What Is 304 Stainless Steel?

304 stainless steel is an austenitic grade steel, and because of this 304 steel is generally nonmagnetic. It is also sometimes referred to as 18/8 steel due to its 18% chromium and 8% nickel content. Because 304 stainless steel is austenitic, it has a high-temperature phase with a face-centered cubic (FCC) structure. For more information, see our guide on CS Material.
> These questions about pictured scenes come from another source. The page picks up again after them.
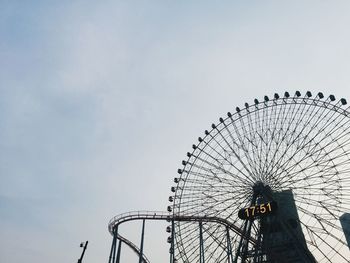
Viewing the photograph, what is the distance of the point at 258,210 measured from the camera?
2744 cm

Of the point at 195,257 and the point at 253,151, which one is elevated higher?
the point at 253,151

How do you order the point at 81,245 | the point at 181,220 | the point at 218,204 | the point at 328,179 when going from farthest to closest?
the point at 181,220 < the point at 218,204 < the point at 328,179 < the point at 81,245

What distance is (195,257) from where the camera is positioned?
3050cm

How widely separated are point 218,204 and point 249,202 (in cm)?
271

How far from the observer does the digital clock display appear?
2703 cm

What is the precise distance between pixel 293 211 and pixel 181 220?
35.4 feet

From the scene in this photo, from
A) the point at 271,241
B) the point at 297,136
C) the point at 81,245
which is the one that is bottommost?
the point at 81,245

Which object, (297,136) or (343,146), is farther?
(297,136)

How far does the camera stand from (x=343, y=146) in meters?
25.6

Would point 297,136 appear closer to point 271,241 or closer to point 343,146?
point 343,146

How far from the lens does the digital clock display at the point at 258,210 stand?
27.0 metres

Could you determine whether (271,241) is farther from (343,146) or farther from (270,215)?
(343,146)

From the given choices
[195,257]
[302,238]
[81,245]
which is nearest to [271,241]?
[302,238]

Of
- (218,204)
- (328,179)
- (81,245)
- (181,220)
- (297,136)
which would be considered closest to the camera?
(81,245)
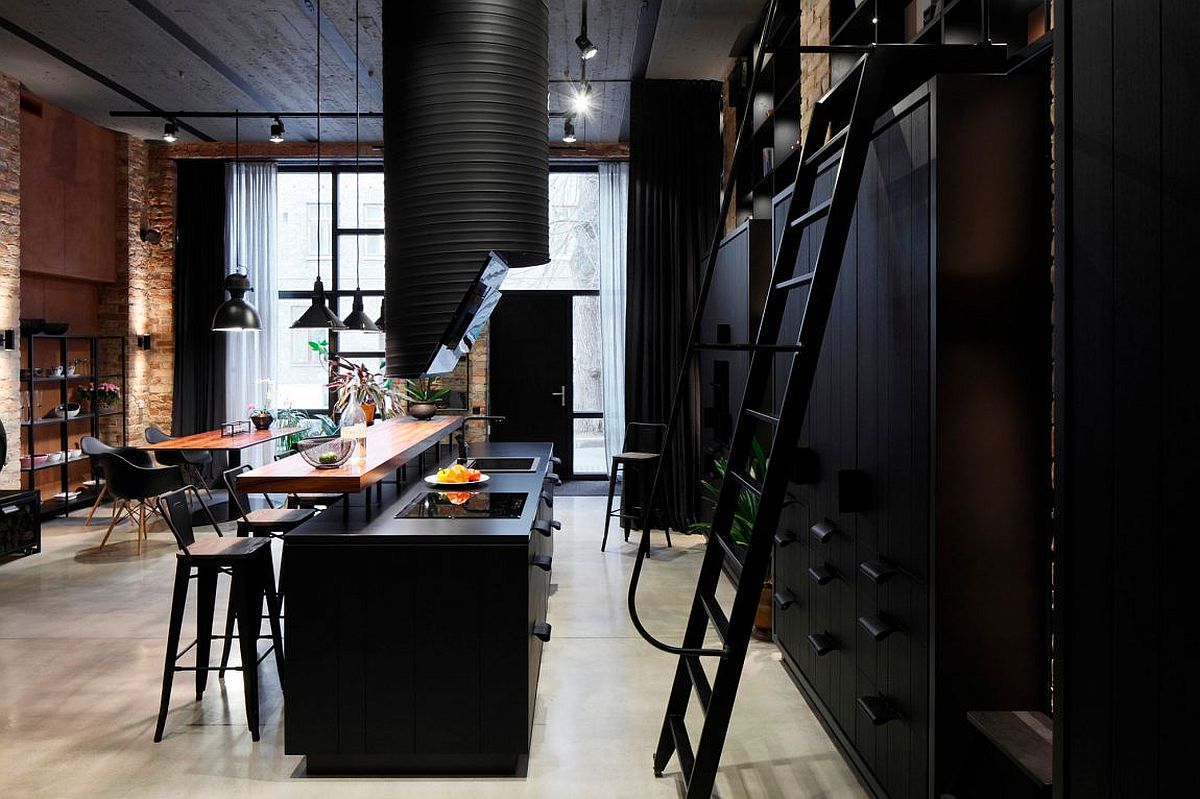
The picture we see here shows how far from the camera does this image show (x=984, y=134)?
2.12 metres

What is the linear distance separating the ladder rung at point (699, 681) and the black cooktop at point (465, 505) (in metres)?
0.90

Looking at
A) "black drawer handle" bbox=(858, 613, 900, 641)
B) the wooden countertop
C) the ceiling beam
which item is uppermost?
the ceiling beam

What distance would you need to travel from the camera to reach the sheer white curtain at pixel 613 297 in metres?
8.52

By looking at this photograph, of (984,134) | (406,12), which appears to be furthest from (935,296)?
(406,12)

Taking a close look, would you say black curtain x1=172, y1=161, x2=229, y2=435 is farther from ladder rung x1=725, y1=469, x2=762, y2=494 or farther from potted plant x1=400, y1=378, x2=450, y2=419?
ladder rung x1=725, y1=469, x2=762, y2=494

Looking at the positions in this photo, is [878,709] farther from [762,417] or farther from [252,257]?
[252,257]

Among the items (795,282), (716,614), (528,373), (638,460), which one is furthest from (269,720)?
(528,373)

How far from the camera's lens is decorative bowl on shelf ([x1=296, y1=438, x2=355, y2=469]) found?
3047 mm

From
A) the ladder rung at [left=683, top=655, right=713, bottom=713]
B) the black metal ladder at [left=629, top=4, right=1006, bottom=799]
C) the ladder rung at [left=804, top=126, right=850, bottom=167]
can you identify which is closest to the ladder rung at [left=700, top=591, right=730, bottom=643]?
the black metal ladder at [left=629, top=4, right=1006, bottom=799]

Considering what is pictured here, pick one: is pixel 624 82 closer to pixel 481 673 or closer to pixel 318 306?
pixel 318 306

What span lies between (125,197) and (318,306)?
3514mm

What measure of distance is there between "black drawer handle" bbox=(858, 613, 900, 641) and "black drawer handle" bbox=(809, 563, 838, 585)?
29cm

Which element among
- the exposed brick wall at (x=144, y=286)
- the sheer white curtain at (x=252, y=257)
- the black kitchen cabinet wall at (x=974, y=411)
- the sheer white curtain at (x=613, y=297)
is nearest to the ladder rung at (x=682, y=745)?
the black kitchen cabinet wall at (x=974, y=411)

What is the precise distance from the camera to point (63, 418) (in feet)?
24.3
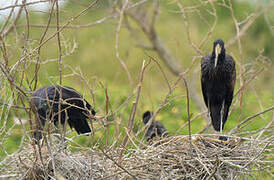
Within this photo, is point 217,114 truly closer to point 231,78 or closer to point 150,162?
point 231,78

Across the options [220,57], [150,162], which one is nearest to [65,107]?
[150,162]

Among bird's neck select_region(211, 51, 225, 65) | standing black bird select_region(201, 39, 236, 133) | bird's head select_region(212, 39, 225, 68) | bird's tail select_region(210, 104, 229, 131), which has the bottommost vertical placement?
bird's tail select_region(210, 104, 229, 131)

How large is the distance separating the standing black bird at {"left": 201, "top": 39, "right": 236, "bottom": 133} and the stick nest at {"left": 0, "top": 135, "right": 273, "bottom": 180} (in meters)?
0.85

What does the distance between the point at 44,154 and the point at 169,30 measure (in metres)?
11.7

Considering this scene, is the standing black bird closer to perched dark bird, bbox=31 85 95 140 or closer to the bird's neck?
the bird's neck

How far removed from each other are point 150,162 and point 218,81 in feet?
4.70

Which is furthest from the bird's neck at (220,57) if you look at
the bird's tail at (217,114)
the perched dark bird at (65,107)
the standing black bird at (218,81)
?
the perched dark bird at (65,107)

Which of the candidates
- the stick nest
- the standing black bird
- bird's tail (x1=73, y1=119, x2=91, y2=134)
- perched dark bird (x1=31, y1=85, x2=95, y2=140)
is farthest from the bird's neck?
bird's tail (x1=73, y1=119, x2=91, y2=134)

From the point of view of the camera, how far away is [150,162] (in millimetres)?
3262

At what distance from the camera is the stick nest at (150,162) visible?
3.21 metres

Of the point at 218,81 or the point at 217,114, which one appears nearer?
the point at 218,81

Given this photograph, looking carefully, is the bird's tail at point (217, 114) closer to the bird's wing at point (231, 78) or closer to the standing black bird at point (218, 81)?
the standing black bird at point (218, 81)

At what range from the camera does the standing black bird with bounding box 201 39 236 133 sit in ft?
13.9

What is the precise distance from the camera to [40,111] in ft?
14.4
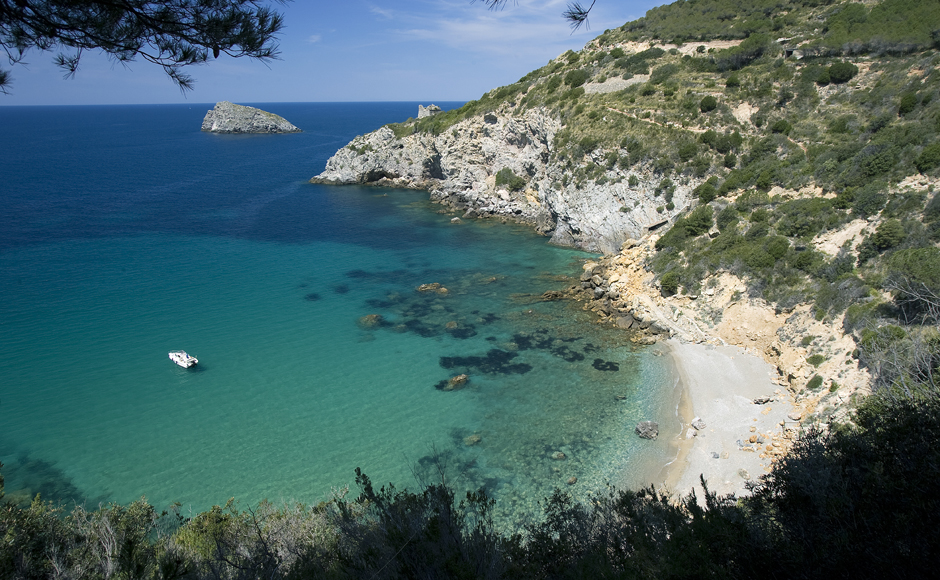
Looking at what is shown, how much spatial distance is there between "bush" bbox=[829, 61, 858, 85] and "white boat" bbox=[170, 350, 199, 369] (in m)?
49.2

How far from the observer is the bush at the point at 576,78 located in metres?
48.0

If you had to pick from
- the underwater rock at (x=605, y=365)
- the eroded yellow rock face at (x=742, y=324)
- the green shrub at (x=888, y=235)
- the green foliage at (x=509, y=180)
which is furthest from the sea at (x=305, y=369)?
the green shrub at (x=888, y=235)

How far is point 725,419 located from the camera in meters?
19.1

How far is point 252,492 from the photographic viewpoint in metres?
16.5

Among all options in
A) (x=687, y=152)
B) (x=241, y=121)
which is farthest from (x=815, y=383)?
(x=241, y=121)

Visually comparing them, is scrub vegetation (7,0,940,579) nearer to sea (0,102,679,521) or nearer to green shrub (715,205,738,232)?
green shrub (715,205,738,232)

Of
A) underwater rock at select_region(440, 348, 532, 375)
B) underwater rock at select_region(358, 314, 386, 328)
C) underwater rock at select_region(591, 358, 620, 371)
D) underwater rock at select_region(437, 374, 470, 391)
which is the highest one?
underwater rock at select_region(358, 314, 386, 328)

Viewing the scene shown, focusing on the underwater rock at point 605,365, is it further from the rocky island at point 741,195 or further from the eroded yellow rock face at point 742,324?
the rocky island at point 741,195

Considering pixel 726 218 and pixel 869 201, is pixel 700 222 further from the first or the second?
pixel 869 201

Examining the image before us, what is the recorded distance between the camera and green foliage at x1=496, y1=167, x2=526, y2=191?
52.1 metres

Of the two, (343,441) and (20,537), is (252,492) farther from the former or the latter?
(20,537)

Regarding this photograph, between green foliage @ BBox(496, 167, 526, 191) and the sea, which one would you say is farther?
green foliage @ BBox(496, 167, 526, 191)

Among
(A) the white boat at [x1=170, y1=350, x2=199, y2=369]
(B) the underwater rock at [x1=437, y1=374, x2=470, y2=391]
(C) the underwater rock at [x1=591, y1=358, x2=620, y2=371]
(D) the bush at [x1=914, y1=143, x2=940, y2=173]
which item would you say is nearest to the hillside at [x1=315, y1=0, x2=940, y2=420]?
(D) the bush at [x1=914, y1=143, x2=940, y2=173]

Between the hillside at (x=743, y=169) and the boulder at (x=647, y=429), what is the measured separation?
604cm
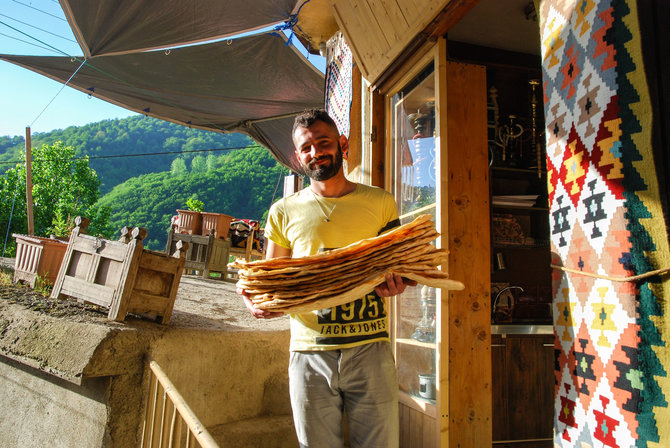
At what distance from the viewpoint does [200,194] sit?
141ft

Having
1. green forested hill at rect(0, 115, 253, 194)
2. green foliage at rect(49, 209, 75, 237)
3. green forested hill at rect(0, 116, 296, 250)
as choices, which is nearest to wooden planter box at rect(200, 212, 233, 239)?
green foliage at rect(49, 209, 75, 237)

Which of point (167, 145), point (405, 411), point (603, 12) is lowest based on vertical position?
point (405, 411)

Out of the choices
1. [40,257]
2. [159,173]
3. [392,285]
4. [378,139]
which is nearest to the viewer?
→ [392,285]

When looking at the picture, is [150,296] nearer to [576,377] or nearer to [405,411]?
[405,411]

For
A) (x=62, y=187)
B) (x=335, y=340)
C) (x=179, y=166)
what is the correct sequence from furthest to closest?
(x=179, y=166), (x=62, y=187), (x=335, y=340)

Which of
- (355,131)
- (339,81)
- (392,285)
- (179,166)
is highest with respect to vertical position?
(179,166)

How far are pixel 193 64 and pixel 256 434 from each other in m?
5.26

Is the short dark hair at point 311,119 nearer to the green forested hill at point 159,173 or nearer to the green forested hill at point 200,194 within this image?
the green forested hill at point 159,173

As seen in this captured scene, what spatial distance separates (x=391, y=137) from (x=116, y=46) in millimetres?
4338

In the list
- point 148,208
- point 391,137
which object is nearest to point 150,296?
point 391,137

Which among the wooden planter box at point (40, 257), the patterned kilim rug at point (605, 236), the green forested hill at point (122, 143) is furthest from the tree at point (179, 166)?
the patterned kilim rug at point (605, 236)

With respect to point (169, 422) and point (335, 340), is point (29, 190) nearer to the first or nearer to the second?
point (169, 422)

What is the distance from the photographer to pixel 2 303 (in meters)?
2.93

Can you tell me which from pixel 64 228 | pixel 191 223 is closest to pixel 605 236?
pixel 191 223
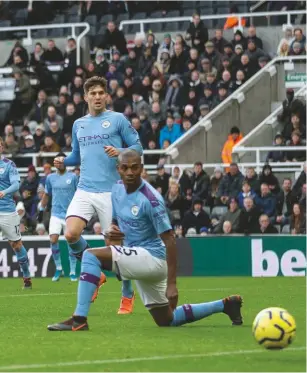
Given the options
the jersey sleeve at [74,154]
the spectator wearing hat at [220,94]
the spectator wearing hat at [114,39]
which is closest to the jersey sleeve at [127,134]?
the jersey sleeve at [74,154]

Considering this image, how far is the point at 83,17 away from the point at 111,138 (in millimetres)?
20912

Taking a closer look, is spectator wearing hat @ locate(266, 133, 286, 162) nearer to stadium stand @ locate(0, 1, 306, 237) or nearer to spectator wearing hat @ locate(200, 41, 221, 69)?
stadium stand @ locate(0, 1, 306, 237)

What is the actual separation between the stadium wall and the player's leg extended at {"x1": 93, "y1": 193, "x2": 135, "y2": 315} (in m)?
9.85

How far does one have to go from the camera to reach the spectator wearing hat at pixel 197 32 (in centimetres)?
2944

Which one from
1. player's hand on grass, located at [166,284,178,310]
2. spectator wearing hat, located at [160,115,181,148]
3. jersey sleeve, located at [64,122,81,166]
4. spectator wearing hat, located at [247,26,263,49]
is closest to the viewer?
player's hand on grass, located at [166,284,178,310]

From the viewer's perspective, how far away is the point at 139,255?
413 inches

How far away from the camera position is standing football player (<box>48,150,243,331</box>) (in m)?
10.4

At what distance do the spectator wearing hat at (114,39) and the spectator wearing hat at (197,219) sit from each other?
7.72m

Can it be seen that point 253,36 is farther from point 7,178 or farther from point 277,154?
point 7,178

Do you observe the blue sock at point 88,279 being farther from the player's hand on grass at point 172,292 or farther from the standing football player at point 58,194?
the standing football player at point 58,194

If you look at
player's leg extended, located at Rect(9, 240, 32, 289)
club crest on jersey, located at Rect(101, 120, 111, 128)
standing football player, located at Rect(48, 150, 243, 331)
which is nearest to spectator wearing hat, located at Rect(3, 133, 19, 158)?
player's leg extended, located at Rect(9, 240, 32, 289)

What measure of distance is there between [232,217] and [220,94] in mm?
4782

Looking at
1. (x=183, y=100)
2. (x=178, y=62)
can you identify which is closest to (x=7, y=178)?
(x=183, y=100)

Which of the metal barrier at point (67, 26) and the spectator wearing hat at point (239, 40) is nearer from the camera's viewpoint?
the spectator wearing hat at point (239, 40)
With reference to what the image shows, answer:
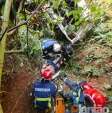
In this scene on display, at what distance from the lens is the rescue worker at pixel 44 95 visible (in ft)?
17.6

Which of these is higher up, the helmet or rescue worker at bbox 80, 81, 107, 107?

What Is 304 Stainless Steel Used For?

304 stainless steel is used in many kitchen applications including sinks, splashbacks, saucepans, cutlery, and flatware. 304 can also find use in architectural paneling, sanitaryware, tubing, breweries, dairies, food and pharmaceutical production equipment, and springs, nuts, bolts, and washers. 

How Is 304 Stainless Steel Made?

304 stainless steel is made by measuring the required amounts of each element such as: iron, chromium, and nickel. These metals and coke are added to a furnace (usually electric), which heats them to their melting point in a process that can take 12 hours. Once melted, the carbon must be removed using either a vacuum or oxygen decarburization (VOD). The amount of carbon removed will affect the hardness and tensile strength of the material. Before cooling, the steel will be stirred to ensure that the elements are uniformly mixed. As the metal is cooled into billets, it may be hot rolled while still above its crystallization temperature to form the steel into shape. If precise dimensions are required, the steel may be cooled and rolled below its crystallization temperature. Once cooled, the steel may be heat treated to relieve its internal stresses. Finally, the stainless steel will be cut to its final shape and surface-finished which will depend on the application of the steel but may include grinding. 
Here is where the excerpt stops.